ヤマンバギャル最強ぢゃん
開店してから2時間ほど経過し、ちょうどお昼時になった。
「お待たせしました。マリンさんの特製カレーです!」
そう言って私はお客さんの目の前にカレーの入った白いお皿を置く。
舞凛さん曰く、これにはシーフードがたくさん入っており、鼻に抜けるスパイスの香りと程よい辛さが食欲を増進する自信作だそうだ。このカレーを作るために、わざわざインドまで出向いて1年間修行もしたらしい。
「わー!美味しそう」と、お客さんは出てきたカレーを見て目を輝かせるが、私の方に視線を向けるとヒソヒソと声を掛けてきた。
「ところで……あの、カッコいい男性店員さんは居ないんですか?」
「あー……彼は今、休憩中でして。すみません」
別のお客さんからも何度も繰り返しされる同じ質問に、私は苦笑しながら答えた。
あの後も純くんがビラ配りをしたおかげもあって、店内は女性客で賑わっていた。
しかし当の純くんは先程昼休憩に入り、何やら電話を掛けながら店の外へと行ってしまったため、お客さん達はガッカリしている。
うぅ……あからさまにガッカリされてるって分かるのが辛い……
「では、また何かあればお呼び下さい。失礼します」
私はこの空気に耐えきれず、早々にその場を離れた。
「えっと、このかき氷が1番テーブルで、このカレーが……あっ、10番テーブルの人が呼んでる!と思ったら3番テーブルがお会計だ!どどど、どうしよう!」
お客さんの所から戻って来てみると、あちこちから掛かるお客さんの声に百花ちゃんが目を回しながら狼狽えていた。
「百花ちゃん落ち着いて。百花ちゃんはレジの方をお願いできる?私はホールの対応するね」
「わ、分かった!流石肉屋の娘。成美っちが居て助かったー」
私がアワアワと慌てる百花ちゃんを宥めて指示を出すと、少し落ち着いたのか百花ちゃんはレジへと向かって行った。
アハハ……誉められるのは嬉しいけど、肉屋は関係ない気がする……
「さてと、私も行きますかっ」
パンッと両頬を叩き、気合いを入れた私は料理をお盆に乗せてそれぞれのテーブルへと向かう。
流石にお昼時の店内は忙しく、もうすぐ舞凛さんの知り合いが手伝いに来てくれる手はずになっているらしいが、まだその人は現れない。
そんな中、チャラそうな見た目をした男性客3人組が店にやって来た。
1人は耳や鼻に沢山ピアスを付けており、もう1人は両腕にタトゥーを入れ、最後の1人は赤髪で目を覆うほどの長さがある前髪を掻き上げ、店内を見渡している。

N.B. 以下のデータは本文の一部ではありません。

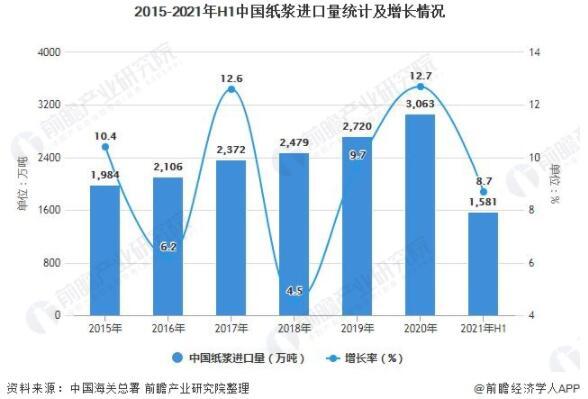 高德平台指定注册2021年上半年纸浆进口量将近1600万吨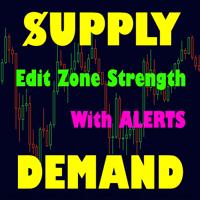 Advanced Supply Demand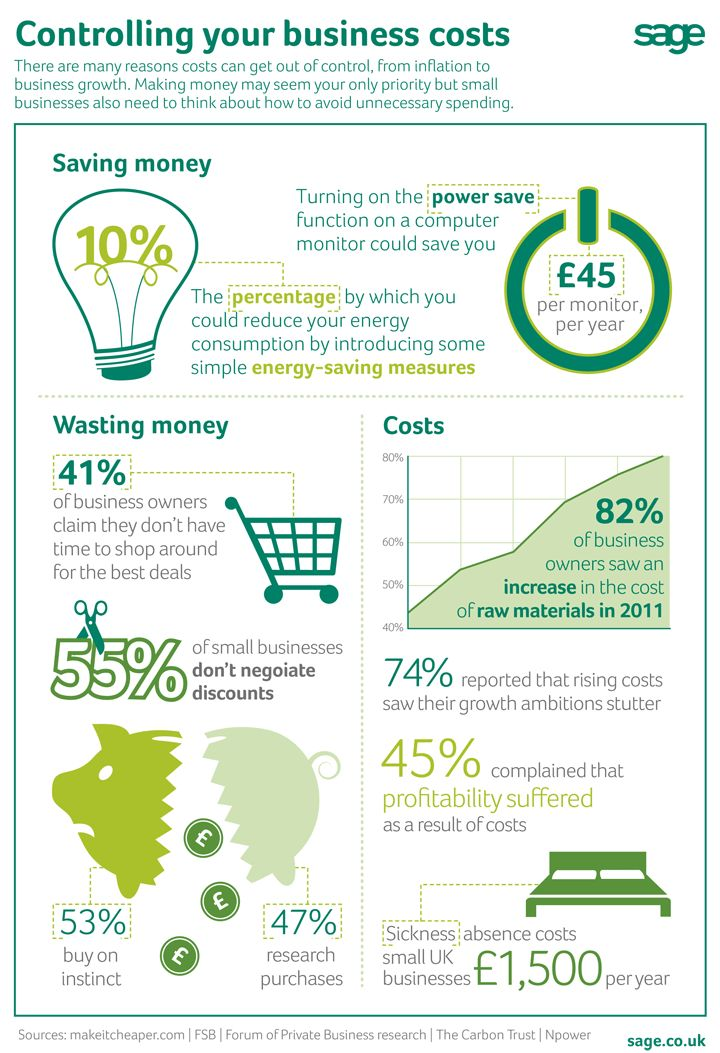 Controlling your business costs... Ow.ly - image uploaded by @Sage (UK)   #sage #business #bizitalk #finance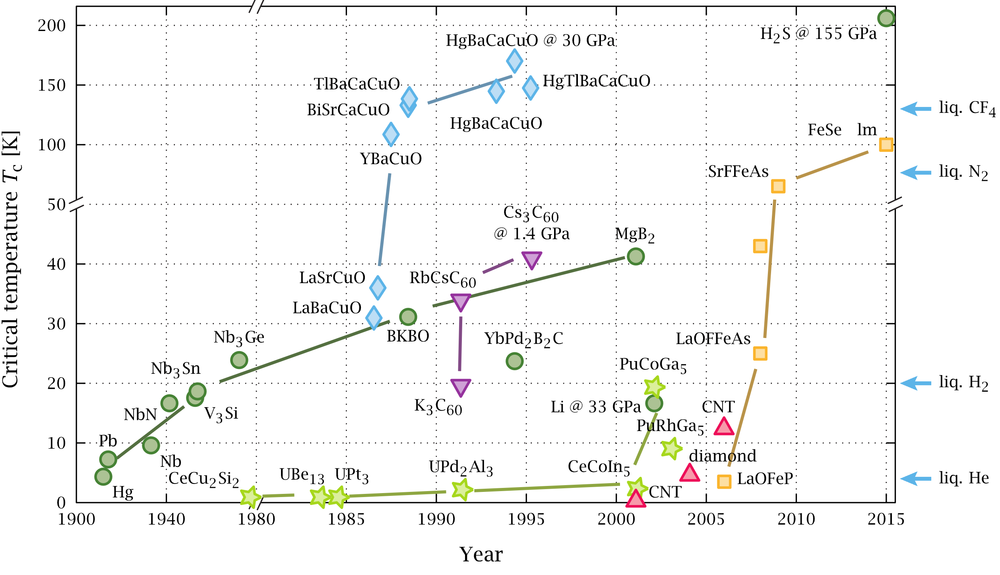 The following graph reflects the empirical fact that as time has progressed, we have achieved superconductivity at higher and higher temperatures.    Credit: Pia Jensen Ray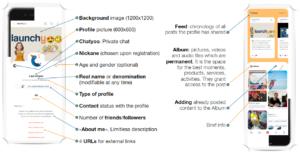 Profile scheme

「うわっ、女子ばっかりじゃん。オレら場違いな感じ?」
「いいじゃん。周りが女の子ばっかりなんてナンパし放題じゃね?」
「お前それで成功した試しねぇだろー」
ゲラゲラと下品な笑い声が店内に響き、他のお客さんも遠巻きにそのグループへと視線を送る。
「いらっしゃいませ!3名様ですか?こちらにどうぞ」
百花ちゃんがその3人を他のお客さんとは少し離れた席に案内した。
「君可愛いね。中学生?」
「え?いや……高校生ですけど……」
3人の内の赤髪の男が百花ちゃんに声を掛ける。
「ごめんごめん。小さくて可愛いかったからさー。じゃあ、あっちの子も高校生?」
そう言って赤髪の男は私の方を指差した。
「何だよ、お前早速ナンパかよ?」
「お前年下が好みだもんなー」
「いいじゃん。あの手の大人しめな子はちょっと強引に押せば案外いけるもんなんだよ」
またしても下品な笑い声を上げ、3人はこちらを品定めするような目で見てくる。
っていうか普通に会話が全部聞こえてるんですけど!
貴方みたいなチャラ男にいくら言い寄られても、誘いに乗るわけないじゃん!
私はチャラ男達の話を聞かなかった事にして、接客を続ける。
「あの、お客様……店内でそのような行為はお控え願います。ご注文がないようでしたらお引き取りを……」
百花ちゃんが困ったようにチャラ男達に声を掛けるが、彼らの行動はヒートアップする一方だった。
「何?この店は気に入らない客が居たら追い出すの?」
「それはまずいんじゃない?動画撮ってSNSに上げちゃおうかなー」
ピアスの男が百花ちゃんに向かってスマホを向けて動画を撮り始める。
「ちょっと、やめて下さい!」
百花ちゃんが手で顔を隠し、嫌がる素振りを見せた。
それを見て私は咄嗟に百花ちゃんと男達の間に割って入る。
「何してるんですか!百花ちゃん、ここは私が変わるね」
「でも……純くんも今外に出てるし、何かあったら危ないよ」
百花ちゃんが私の腕を後ろに引っ張りながら、耳元で静かに抗議する。
「危ないのは百花ちゃんも一緒だし……百花ちゃんは一応舞凛さんに伝えて来てくれる?」
私がそう言うと百花ちゃんはしぶしぶ「分かった……」っとこの場を離れた。
「お待たせしました。ご注文はお決まりですか?」
私が改めてチャラ男達に向き直り、注文を聞くと、チャラ男達はさっきの事など無かったかのようにメニュー表に目を通す。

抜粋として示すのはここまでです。